## EXTRAIT DE L'ENTRETIEN
>>>
L’exposition « While You Sleep » rassemble des œuvres réalisées depuis le premier confinement. Comment vous est venue l’idée de les rassembler ici ?
Martine Feipel : Ça fait un petit moment qu’on pense à cette exposition, même si les œuvres ont été réalisées ces derniers mois, la plupart en 2020. Dans notre travail, on se positionne toujours dans un rapport à l’environnement, à l’espace, à la technologie… Il faut décélérer ce monde; avec la crise sanitaire et l’enfermement, on a tous pu faire une réflexion sur le monde, qui est constamment dans l’expansion, l’accélération. On a voulu faire une sorte d’introspection, une envie de se recentrer sur des choses essentielles autour de nous, moins superficielles. Et une envie aussi de penser à l’autre, à la nature. D’où le titre, « While You Sleep » : le monde entier est au ralenti, à moitié endormi, mais, de manière plus intime, c’est aussi le regard d’une mère sur son enfant, ou celui d’une personne dans un couple. Il y a cette idée de faire attention à ceux qui nous sont proches.
« While You Sleep », c’est aussi cette sensation de rêve qui habite vos œuvres. Dans une période cannibalisée par le concret et les chiffres qui tombent tous les jours, pensez-vous que l’imaginaire se perd ?
<<<
## DONNÉES PRÉSENTÉES
>>>
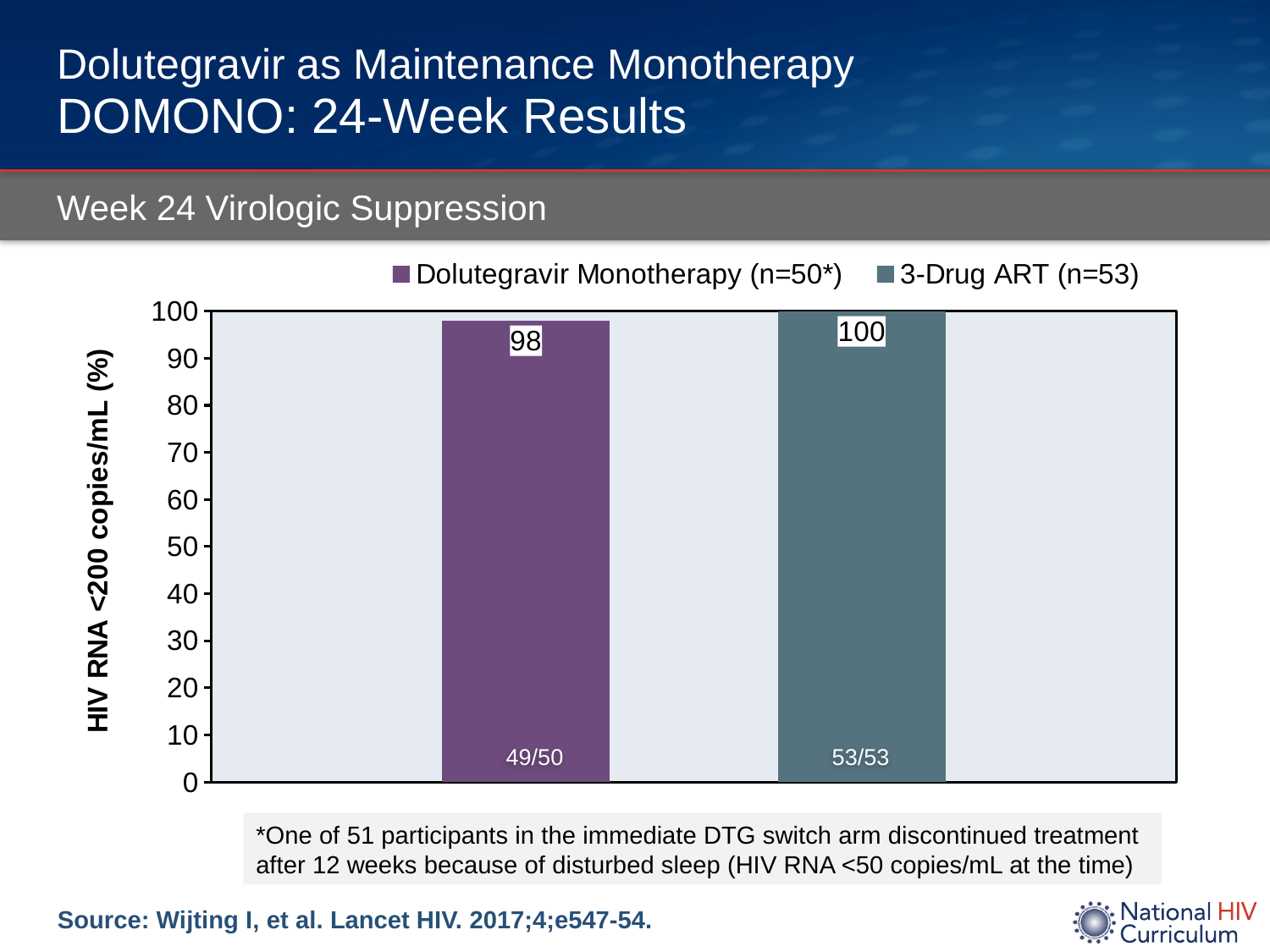
What kind of chart is shown? Bar chart How many series does the legend list? 2 What is the value for Dolutegravir Monotherapy (n=50*)? 98 What is the value for 3-Drug ART (n=53)? 100 What is the difference between the 3-Drug ART value and the Dolutegravir Monotherapy value? 2 Which group has the lower value? Dolutegravir Monotherapy (n=50*) What is the y-axis label of the chart? HIV RNA <200 copies/mL (%) Which group has the higher value? 3-Drug ART (n=53) What fraction is printed at the base of the 3-Drug ART bar? 53/53 Is the value for Dolutegravir Monotherapy greater or less than 90? greater What fraction is printed at the base of the Dolutegravir Monotherapy bar? 49/50 What is the title shown above the chart? Week 24 Virologic Suppression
<<<
## À FAIRE
1 - Ces affirmations concordent-elles avec l'entretien ? (a) La plupart des œuvres de l'exposition datent de 2020. (b) Selon Martine Feipel, le titre « While You Sleep » renvoie seulement au monde mis au ralenti. (c) Martine Feipel estime qu'il faut accélérer le monde. Pour chacune, répondez par oui ou non et citez les mots décisifs de l'entretien.
2 - Réécrivez tout le passage de l'entretien qui va de « Martine Feipel : Ça » jusqu’à « nous sont proches. », en substituant « ralentir » à « décélérer ».
Le matériel placé après l'entretien n'a aucun lien avec lui.

## RÉPONSES
1 -
(a) Oui : « la plupart en 2020 ».
(b) Non : « mais, de manière plus intime, c’est aussi le regard d’une mère sur son enfant, ou celui d’une personne dans un couple ».
(c) Non : « Il faut décélérer ce monde ».

2 -
Martine Feipel : Ça fait un petit moment qu’on pense à cette exposition, même si les œuvres ont été réalisées ces derniers mois, la plupart en 2020. Dans notre travail, on se positionne toujours dans un rapport à l’environnement, à l’espace, à la technologie… Il faut ralentir ce monde; avec la crise sanitaire et l’enfermement, on a tous pu faire une réflexion sur le monde, qui est constamment dans l’expansion, l’accélération. On a voulu faire une sorte d’introspection, une envie de se recentrer sur des choses essentielles autour de nous, moins superficielles. Et une envie aussi de penser à l’autre, à la nature. D’où le titre, « While You Sleep » : le monde entier est au ralenti, à moitié endormi, mais, de manière plus intime, c’est aussi le regard d’une mère sur son enfant, ou celui d’une personne dans un couple. Il y a cette idée de faire attention à ceux qui nous sont proches.